Editorial: Best college rankings: Who really is the ‘best?’

By The Pitt News Editorial Board

Groans inevitably followed the release of U.S. News & World Report’s annual “National Universities Rankings” last week.

For example, upon learning Pitt’s ranking, a subsequent “Really?” may arise — we’re tied for 62nd with five other schools: BYU, Clemson, Purdue and the Universities of Maryland and Georgia.. 

But what exactly makes us the 62nd “best” university in the nation? According to the satirical publication The Onion, one of U.S. News’ main criteria for the list involves the “aggregate incoming freshmen’s SAT, ACT and COWFACTS test scores.”

The last is, obviously, not true, but the SAT and ACT part are. These scores are included in what U.S. News calls the “selectivity score.” It’s one of the largest factors in the rankings and is largely based on incoming freshmen’s SAT and/or ACT scores. Currently, schools that don’t evaluate prospective students based on SAT or ACT scores in their admission process go unranked. As The Onion implies, though, this is just about as relevant to a college’s worth as COWFACTS.

This is because there are major problems with the SAT and ACT tests. SAT and ACT scores are directly correlated, not with a student’s IQ, but with the student’s socioeconomic standing. According to the 2009 College Board Report, students’ average critical reading, math and writing scores increased along with their family income bracket. For instance, students in the “$200,000 and above” income bracket averaged a writing score of 560 on the SATs. Comparatively, those in the “under $20,000” income bracket averaged a score of 430.

This data is coupled with a multi-billion dollar test prep industry. 

Naturally, parents want the best for their children, and are willing to spend a lot of money to ensure their kids can get into the best universities possible. Thus, SAT and ACT prep books and classes are met with a high demand — and high prices — that those in the lower end of the economic spectrum cannot afford.
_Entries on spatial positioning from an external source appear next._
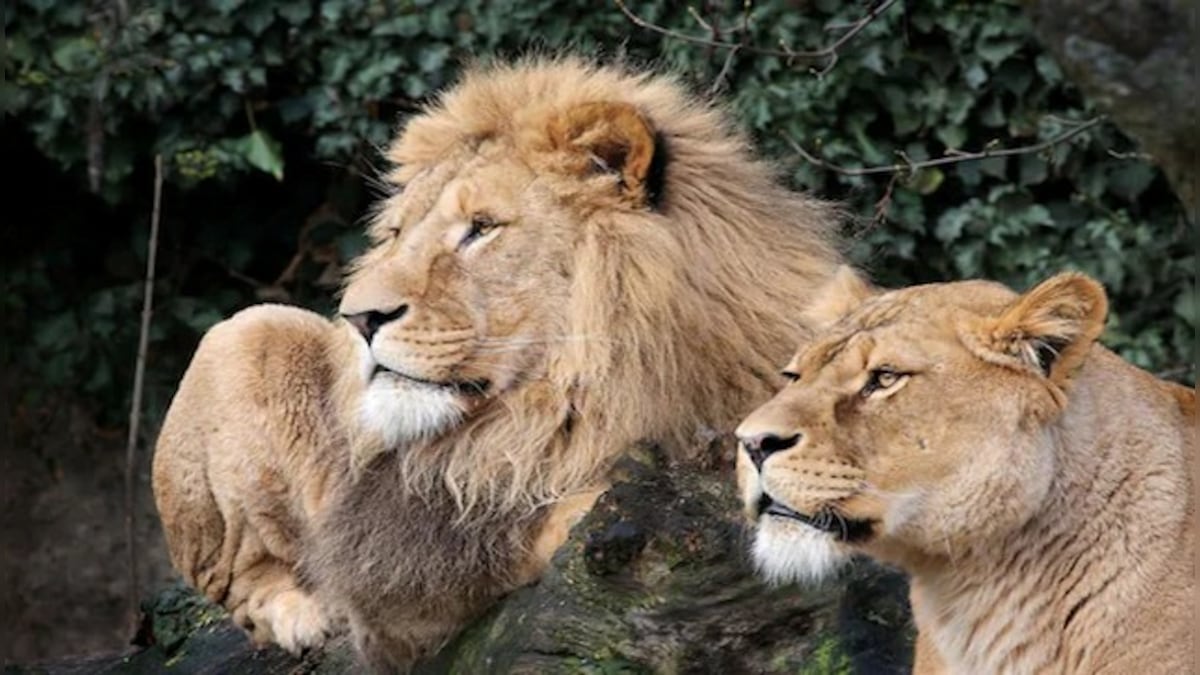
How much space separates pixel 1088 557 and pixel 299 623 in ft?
7.26

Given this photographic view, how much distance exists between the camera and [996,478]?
3.82 metres

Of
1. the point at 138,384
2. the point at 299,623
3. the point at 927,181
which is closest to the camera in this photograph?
the point at 299,623

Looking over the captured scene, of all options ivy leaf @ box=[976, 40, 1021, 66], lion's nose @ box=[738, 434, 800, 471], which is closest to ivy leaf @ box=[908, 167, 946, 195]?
ivy leaf @ box=[976, 40, 1021, 66]

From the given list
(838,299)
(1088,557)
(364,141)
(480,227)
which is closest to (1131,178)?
(364,141)

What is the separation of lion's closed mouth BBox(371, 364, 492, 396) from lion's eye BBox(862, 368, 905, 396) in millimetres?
1321

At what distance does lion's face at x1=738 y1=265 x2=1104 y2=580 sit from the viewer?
150 inches

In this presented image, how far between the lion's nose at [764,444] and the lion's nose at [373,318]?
126 centimetres

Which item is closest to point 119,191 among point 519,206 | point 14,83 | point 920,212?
point 14,83

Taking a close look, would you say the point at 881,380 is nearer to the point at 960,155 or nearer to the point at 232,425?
the point at 232,425

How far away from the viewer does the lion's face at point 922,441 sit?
12.5ft

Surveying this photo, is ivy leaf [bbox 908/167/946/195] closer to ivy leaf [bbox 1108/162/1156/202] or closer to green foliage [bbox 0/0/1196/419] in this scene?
green foliage [bbox 0/0/1196/419]

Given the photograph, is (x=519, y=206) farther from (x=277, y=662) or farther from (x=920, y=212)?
(x=920, y=212)

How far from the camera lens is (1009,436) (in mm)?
3830

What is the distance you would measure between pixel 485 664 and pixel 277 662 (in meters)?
1.02
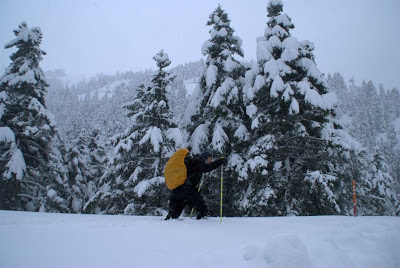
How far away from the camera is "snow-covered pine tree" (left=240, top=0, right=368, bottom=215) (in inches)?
439

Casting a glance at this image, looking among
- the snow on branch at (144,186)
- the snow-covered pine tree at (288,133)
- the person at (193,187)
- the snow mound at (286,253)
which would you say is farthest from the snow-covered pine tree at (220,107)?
the snow mound at (286,253)

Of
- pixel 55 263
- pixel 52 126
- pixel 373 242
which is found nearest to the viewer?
pixel 55 263

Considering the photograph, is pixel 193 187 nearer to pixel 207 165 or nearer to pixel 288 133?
pixel 207 165

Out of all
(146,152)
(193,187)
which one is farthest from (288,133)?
(146,152)

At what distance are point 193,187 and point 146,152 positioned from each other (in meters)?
9.01

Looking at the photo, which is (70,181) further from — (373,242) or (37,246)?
(373,242)

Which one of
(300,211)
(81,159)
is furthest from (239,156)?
(81,159)

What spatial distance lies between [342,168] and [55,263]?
57.7 feet

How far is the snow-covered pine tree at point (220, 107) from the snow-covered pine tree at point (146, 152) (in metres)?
1.48

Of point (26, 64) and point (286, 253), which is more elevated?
point (26, 64)

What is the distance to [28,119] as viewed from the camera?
48.1 ft

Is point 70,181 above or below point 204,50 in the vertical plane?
below

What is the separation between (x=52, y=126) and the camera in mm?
15164

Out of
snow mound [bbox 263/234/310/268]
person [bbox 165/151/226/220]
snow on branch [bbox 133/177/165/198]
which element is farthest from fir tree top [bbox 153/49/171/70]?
snow mound [bbox 263/234/310/268]
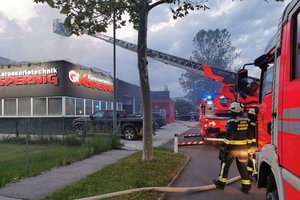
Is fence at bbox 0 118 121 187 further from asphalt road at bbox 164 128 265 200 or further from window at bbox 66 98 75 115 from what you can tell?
window at bbox 66 98 75 115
So, when a student can literally buy his or her way into a college, what does that really prove, in terms of merit?

Or, in relation to U.S. News’ list, what does this prove in terms of “selectivity?”
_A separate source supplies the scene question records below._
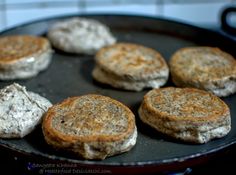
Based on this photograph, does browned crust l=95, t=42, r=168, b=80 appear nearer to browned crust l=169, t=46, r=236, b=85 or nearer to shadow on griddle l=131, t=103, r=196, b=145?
browned crust l=169, t=46, r=236, b=85

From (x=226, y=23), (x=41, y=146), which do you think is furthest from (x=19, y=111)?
(x=226, y=23)

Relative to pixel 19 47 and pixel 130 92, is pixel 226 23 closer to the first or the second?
pixel 130 92

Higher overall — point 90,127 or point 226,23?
point 226,23

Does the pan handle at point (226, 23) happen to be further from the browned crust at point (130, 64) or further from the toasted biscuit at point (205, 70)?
the browned crust at point (130, 64)

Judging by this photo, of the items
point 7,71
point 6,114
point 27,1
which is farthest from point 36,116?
point 27,1

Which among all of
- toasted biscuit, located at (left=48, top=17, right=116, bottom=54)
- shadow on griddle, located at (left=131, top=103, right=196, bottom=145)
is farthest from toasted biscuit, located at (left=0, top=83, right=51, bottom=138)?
toasted biscuit, located at (left=48, top=17, right=116, bottom=54)

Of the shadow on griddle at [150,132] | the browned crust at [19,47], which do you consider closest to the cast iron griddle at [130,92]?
the shadow on griddle at [150,132]

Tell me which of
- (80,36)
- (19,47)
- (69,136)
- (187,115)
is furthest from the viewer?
(80,36)
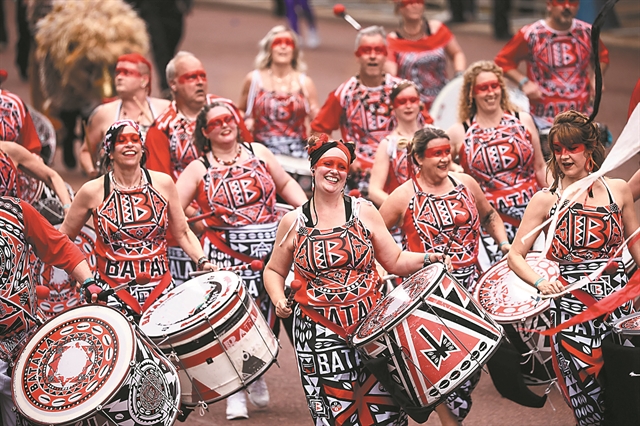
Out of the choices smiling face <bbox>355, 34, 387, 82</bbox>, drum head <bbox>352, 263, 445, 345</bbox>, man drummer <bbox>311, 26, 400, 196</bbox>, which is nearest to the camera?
drum head <bbox>352, 263, 445, 345</bbox>

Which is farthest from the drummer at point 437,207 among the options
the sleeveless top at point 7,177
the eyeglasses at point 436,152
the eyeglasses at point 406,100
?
the sleeveless top at point 7,177

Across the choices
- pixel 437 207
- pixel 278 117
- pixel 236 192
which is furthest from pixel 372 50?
pixel 437 207

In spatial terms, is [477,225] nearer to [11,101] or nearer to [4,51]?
[11,101]

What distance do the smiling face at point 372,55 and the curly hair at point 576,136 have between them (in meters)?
2.75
Based on the trends, the criteria for U.S. News’ selectivity category cannot accurately depict the overall worth of a university. U.S. News should focus on less superficial and more practical factors to more precisely determine the nation’s top schools.  

When selecting a school, factors like job placement and return on investment are more valuable to a student than the student body’s average SAT or ACT scores.
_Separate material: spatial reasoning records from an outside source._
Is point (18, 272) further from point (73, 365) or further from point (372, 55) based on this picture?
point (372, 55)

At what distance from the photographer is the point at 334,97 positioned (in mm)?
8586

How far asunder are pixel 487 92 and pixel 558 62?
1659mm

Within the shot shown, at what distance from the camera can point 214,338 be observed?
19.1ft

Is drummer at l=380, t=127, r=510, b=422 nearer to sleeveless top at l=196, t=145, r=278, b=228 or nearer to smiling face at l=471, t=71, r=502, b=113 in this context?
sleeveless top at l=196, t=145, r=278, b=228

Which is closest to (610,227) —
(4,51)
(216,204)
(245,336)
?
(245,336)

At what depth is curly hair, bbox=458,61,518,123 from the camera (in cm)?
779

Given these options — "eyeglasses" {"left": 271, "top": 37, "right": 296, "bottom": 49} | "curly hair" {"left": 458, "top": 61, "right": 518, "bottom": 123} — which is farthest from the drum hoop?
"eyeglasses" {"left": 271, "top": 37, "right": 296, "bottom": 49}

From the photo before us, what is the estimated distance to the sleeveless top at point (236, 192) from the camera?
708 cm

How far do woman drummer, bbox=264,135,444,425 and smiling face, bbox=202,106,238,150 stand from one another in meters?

Job placement rates can reflect how effectively universities train their students in their field of study. U.S. News can gather these averages by calculating the percentage of graduates who gain employment related to their degree within six months of graduation.

This will ensure that incoming freshmen know what to expect and where their school stands in the field they wish to study. For instance, the likelihood of eventually becoming a doctor should be vital information to any pre-medical student — if this was a criterion for the list, Pitt would most likely be much higher. 

U.S. News can pair this with return on investment, which can determine the cost-effectiveness of going to a particular university. In other words, it can help determine whether or not the costs outweigh the benefits of going to a certain school. This can be calculated by determining the amount of debt versus the amount of income accumulated by graduates a number of years after they complete education. Before spending thousands of dollars on a college education, a student can know whether or not the ends will justify the means. 

The value in the list lies in its ability to guide students towards the best and most effective universities available. However, the criteria must change, for the sake of the students and for the sake of many schools’ reputations.